Virginia City
… is the birthplace of “Mark Twain,” as this was the first place Sam Clemens used his famous pseudonym in 1863. He would have been resident there during the time this film portrays, which is 1864. It’s a real swashbuckler cowboys and Indians action picture, but without the Indians. Standing in for them, even to the point of enacting the famous cliché scene of the savages a-whoopin’ and a-hollerin’ around a circled wagon train, getting picked off like a shooting gallery, are a huge gang of Mexican banditos, headed by … wait for it …Humphrey Bogart (fourth billing!) sporting a pencil-line mustache and a terrible Mexican accent.
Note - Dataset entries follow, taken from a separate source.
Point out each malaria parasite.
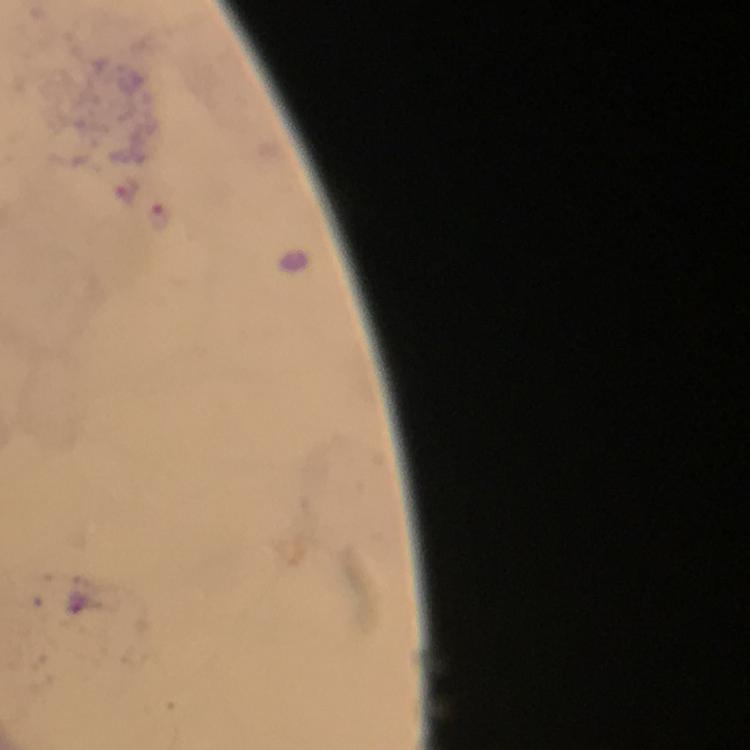

Approximate centers as {x, y} in pixels.
Malaria parasites: {129, 188}, {159, 216}.

capture = smartphone photograph through a microscope
image size = 750×750 pixels
preparation = thick blood film
context = from a diagnostic examination for malaria
immersion oil = used
magnification = 100x
stain = Giemsa
cropped from = one field of view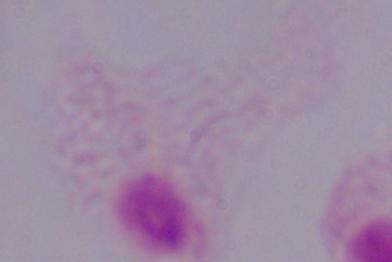

magnification = 1000x
modality = photomicrograph
identification = trichomonadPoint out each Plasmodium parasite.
He should have won the Oscar for Best Mis-Casting of 1940.
The story is about Errol Flynn as a Union spy and Randolph Scott as a Confederate officer, and a big shipment of gold. Abe Lincoln wants it for the North, and Jeff Davis desperately needs it to fund another year of losing the war. The solution is a lot of espionage and trickery and a cockamamie plan to ship all five million dollars of gold bars by wagon train all the way from Nevada to Galveston, then by blockade runner to Richmond. No way it could have worked, but they gave it the old Southern try. Flynn is as dashing as always, Scott is stolid and honorable, and Miriam Hopkins is a tiny Southern belle who falls in love with the Union spy. There are a lot of shoot-outs (with anachronistic six-shooters that wouldn’t be available until 1870), and most of the shooters use this weird technique of sort of throwing the gun toward the target, as if to give the bullet more velocity. Very bad shooting style, almost impossible to aim that way, but that’s okay because they seldom hit anything. Right at the beginning you can spot Ward Bond, uncredited, as a Confederate sergeant, and both Abe Lincoln and Jeff Davis have small roles, only you never see Abe’s face, just the shadow of his profile, just like they usually treat Jesus in movies.